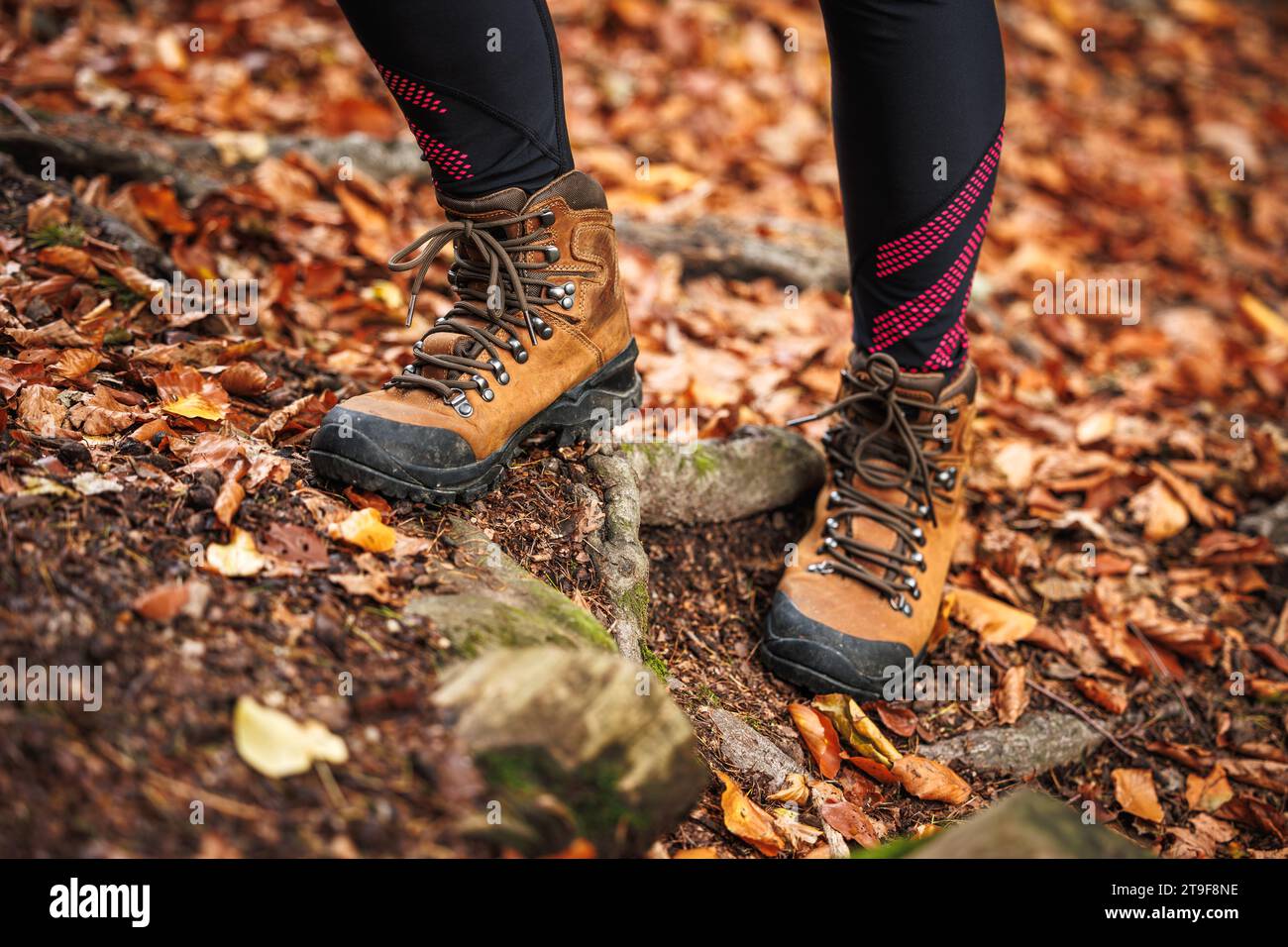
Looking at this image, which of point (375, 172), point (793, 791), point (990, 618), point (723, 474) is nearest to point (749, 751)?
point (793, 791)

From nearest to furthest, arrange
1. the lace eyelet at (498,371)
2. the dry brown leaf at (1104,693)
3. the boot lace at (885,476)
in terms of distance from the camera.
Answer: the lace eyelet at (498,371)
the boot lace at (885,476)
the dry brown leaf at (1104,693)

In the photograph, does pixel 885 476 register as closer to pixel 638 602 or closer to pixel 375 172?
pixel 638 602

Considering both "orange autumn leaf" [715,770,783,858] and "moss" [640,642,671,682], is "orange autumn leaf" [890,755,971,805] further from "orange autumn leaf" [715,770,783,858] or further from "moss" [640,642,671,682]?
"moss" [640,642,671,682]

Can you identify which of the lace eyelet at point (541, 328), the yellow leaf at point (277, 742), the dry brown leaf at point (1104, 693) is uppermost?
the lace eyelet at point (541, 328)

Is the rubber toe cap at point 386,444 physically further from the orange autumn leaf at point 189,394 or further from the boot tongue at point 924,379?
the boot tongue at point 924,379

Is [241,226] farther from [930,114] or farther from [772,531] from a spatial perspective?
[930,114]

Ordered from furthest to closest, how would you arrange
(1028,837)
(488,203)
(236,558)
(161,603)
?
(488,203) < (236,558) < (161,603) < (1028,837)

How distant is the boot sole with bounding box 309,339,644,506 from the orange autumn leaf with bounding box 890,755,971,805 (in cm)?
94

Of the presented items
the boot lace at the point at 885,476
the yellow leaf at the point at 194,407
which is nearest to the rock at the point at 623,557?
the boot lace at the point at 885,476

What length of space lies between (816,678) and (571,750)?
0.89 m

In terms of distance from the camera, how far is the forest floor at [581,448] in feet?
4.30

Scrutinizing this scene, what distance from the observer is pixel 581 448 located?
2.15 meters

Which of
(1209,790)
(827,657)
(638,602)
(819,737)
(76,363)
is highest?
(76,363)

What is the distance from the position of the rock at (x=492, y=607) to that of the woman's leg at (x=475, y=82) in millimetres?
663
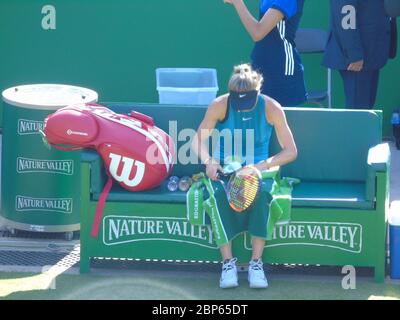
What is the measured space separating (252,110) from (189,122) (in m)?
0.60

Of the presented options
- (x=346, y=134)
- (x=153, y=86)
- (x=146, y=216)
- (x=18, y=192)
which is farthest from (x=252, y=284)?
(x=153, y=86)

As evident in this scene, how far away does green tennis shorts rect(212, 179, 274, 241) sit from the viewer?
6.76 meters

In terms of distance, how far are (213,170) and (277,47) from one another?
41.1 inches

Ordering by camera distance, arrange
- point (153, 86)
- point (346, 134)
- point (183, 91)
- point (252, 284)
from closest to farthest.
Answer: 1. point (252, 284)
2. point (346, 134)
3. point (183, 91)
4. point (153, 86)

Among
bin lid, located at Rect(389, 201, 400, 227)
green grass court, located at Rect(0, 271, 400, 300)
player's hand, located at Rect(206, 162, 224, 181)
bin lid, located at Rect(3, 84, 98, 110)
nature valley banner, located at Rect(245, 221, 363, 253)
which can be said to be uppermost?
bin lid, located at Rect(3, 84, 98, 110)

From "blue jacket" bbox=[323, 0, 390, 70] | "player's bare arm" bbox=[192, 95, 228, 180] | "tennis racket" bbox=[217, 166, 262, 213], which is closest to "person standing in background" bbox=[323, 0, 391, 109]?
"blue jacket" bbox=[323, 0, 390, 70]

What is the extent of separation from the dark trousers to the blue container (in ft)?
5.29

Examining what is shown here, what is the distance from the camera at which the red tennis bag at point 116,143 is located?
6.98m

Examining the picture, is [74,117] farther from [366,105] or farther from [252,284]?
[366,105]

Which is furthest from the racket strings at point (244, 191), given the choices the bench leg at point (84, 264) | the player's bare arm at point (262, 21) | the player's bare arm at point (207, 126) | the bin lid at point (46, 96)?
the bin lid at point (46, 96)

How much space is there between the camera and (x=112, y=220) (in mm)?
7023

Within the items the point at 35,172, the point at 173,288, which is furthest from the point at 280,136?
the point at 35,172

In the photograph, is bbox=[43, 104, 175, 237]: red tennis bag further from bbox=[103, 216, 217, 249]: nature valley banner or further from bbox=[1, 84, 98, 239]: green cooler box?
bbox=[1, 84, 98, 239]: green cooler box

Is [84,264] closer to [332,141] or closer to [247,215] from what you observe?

--

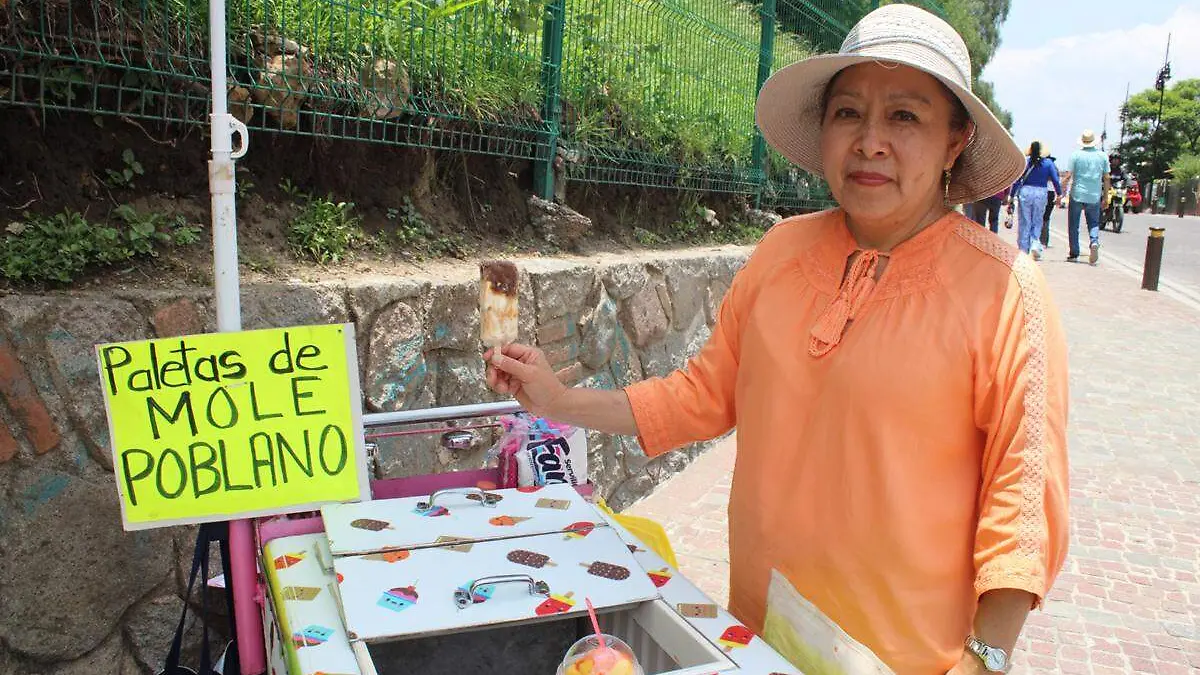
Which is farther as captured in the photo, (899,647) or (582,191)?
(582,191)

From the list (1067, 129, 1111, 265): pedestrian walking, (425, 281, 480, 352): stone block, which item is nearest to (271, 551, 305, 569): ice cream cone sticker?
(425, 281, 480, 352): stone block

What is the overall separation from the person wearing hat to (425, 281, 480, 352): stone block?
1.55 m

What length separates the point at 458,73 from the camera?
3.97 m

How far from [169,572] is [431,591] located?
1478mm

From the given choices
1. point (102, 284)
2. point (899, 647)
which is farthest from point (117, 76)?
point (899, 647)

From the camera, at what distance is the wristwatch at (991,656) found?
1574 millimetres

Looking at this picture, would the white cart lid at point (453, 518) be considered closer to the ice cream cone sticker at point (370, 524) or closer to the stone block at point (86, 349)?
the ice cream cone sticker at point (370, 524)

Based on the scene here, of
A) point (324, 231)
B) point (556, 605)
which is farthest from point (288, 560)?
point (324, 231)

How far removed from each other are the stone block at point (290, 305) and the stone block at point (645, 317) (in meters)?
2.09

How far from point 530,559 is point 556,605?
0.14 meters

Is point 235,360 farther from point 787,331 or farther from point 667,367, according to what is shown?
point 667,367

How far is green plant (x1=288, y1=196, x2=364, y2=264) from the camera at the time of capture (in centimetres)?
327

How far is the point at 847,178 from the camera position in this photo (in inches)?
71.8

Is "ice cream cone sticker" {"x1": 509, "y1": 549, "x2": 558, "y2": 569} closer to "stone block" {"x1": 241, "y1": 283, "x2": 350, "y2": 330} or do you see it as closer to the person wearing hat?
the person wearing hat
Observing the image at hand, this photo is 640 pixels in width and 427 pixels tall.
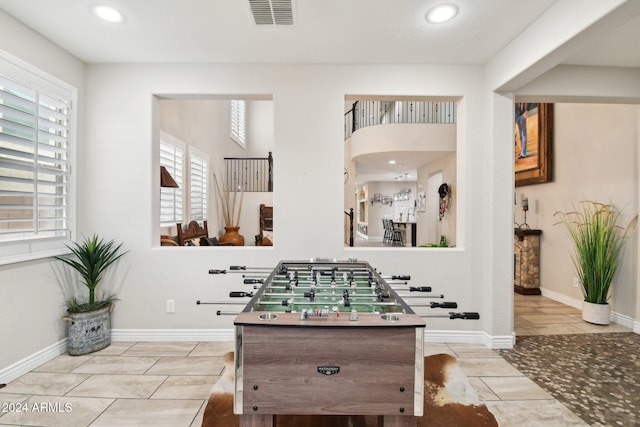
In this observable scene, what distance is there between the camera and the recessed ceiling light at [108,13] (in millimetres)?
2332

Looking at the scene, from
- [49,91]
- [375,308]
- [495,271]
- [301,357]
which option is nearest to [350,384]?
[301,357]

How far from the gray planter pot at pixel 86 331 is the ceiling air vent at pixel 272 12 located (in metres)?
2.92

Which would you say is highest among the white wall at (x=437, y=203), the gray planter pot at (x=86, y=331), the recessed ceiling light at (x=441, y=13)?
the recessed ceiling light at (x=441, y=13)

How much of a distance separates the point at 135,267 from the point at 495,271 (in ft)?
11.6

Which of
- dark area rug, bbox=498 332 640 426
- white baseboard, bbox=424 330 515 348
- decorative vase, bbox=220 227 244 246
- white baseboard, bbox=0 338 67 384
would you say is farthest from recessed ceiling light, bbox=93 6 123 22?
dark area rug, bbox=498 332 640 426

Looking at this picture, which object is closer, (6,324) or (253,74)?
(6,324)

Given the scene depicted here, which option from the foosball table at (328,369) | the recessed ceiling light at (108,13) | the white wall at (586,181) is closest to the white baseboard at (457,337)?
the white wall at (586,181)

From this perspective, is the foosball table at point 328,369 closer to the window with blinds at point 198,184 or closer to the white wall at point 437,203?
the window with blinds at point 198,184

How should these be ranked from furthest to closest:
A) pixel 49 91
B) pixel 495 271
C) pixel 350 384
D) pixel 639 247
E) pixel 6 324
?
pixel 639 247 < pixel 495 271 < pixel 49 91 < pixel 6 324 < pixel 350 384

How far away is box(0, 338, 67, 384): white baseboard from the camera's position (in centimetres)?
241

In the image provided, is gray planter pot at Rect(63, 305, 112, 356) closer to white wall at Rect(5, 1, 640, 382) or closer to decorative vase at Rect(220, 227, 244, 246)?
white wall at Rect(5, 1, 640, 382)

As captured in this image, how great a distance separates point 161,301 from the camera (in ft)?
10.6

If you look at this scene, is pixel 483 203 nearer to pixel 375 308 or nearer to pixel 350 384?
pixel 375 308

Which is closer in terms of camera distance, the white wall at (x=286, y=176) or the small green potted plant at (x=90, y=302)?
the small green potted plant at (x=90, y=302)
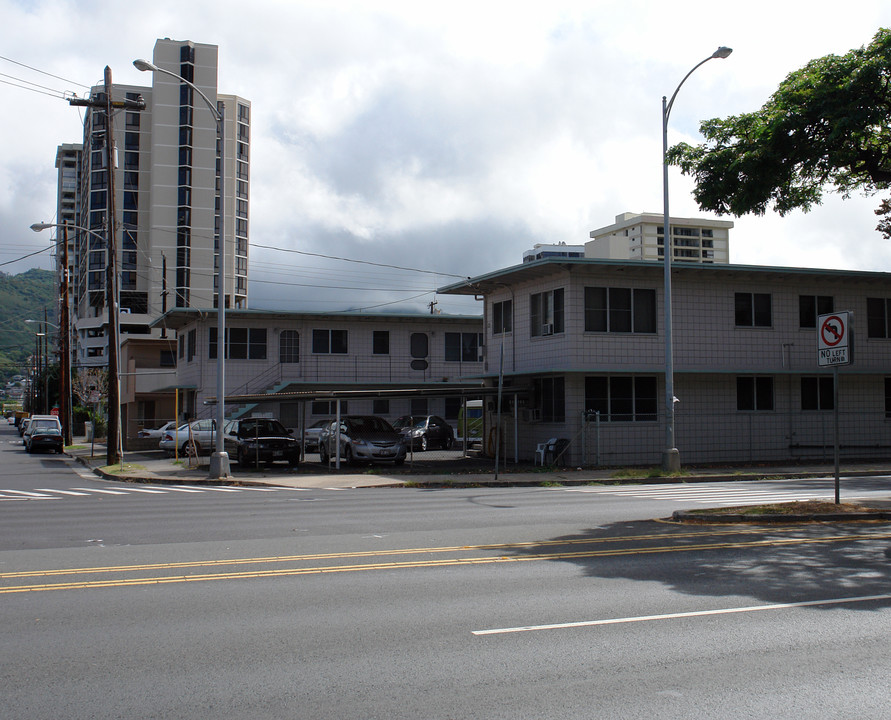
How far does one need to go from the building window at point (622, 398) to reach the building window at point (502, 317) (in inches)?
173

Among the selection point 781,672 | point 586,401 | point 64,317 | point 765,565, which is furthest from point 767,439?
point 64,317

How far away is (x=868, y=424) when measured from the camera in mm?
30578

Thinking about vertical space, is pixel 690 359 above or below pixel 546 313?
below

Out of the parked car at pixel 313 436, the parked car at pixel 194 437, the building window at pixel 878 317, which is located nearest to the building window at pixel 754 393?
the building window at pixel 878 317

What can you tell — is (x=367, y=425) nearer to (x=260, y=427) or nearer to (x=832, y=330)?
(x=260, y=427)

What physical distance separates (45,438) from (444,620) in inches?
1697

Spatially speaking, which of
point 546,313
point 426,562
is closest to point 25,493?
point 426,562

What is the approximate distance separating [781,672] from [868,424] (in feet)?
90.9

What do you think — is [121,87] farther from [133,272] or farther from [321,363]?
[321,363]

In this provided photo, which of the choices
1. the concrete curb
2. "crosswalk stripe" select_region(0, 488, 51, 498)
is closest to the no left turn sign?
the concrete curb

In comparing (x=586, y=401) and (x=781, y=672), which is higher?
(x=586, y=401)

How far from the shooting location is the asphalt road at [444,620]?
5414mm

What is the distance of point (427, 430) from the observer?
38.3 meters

==

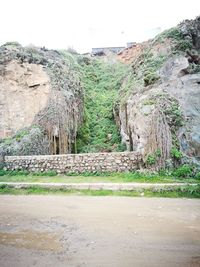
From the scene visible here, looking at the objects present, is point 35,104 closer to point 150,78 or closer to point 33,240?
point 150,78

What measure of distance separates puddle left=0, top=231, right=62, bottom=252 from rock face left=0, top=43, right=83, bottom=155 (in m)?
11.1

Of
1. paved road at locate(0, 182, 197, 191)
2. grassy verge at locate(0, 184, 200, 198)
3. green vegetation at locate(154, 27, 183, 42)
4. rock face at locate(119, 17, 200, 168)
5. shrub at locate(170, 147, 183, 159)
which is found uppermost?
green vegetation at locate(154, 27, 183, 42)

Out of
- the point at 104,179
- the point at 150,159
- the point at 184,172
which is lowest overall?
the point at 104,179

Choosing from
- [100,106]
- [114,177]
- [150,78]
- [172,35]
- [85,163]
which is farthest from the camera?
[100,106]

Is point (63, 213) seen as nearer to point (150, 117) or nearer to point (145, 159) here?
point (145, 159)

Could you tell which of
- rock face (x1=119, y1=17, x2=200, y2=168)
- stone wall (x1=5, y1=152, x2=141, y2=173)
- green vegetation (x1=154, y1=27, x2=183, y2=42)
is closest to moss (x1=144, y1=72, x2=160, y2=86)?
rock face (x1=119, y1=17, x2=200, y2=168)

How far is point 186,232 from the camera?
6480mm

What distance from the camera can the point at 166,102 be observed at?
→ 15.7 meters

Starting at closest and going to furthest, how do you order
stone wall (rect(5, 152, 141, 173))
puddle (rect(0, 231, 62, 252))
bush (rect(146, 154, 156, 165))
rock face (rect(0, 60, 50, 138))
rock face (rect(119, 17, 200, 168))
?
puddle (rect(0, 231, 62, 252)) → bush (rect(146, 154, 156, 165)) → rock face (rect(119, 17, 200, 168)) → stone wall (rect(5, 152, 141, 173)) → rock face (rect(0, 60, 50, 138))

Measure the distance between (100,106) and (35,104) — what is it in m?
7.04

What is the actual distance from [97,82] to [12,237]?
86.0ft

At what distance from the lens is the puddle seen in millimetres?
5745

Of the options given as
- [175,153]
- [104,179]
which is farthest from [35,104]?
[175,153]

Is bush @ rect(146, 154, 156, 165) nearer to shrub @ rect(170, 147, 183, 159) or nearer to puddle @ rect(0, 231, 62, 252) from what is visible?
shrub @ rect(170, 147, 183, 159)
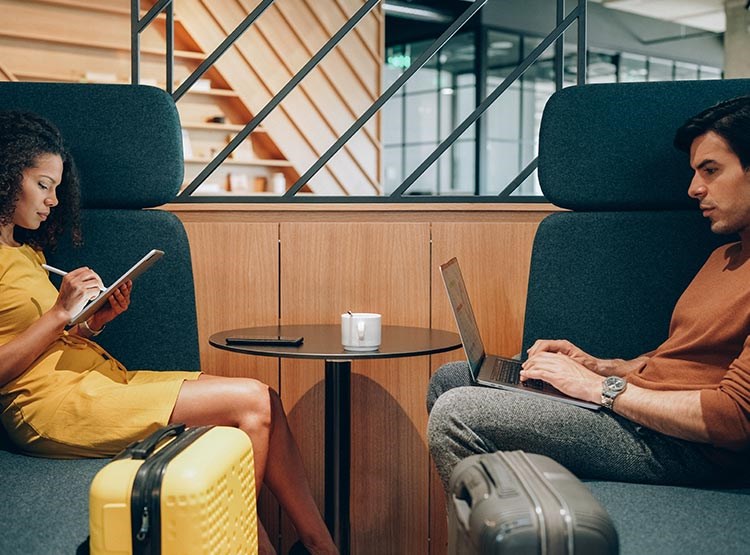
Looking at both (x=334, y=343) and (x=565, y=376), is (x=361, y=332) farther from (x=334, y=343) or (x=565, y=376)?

• Prompt: Count how many lines of the material above contain the string "lace", treating uppercase and lowercase as different. Reply with the number only.

• Completed task: 8